PROVIDED RECORDS.
────────────────────
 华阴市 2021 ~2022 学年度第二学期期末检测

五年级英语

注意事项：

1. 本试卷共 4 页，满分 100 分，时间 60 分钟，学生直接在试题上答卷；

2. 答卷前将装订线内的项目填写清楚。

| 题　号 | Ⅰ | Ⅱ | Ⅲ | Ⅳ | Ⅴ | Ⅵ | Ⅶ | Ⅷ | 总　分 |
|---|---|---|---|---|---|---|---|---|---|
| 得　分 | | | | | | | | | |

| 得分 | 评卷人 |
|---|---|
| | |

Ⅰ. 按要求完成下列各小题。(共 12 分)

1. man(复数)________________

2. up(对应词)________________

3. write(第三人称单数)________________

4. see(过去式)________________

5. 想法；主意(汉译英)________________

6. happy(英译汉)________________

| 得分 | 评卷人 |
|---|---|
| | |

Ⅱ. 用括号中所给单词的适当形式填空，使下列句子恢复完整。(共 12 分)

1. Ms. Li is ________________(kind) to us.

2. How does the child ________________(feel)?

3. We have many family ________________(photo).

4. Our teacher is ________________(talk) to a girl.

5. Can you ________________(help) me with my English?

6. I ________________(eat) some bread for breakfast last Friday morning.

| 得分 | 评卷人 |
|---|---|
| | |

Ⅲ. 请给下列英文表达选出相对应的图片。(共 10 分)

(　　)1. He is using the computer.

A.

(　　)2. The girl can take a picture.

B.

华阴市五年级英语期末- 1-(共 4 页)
────────────────────
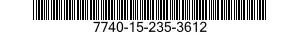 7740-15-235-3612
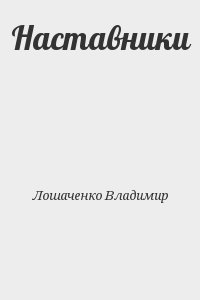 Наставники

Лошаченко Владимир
────────────────────
Tell me how many lines in the data include "girl", giving only the number.

OUTPUT.
2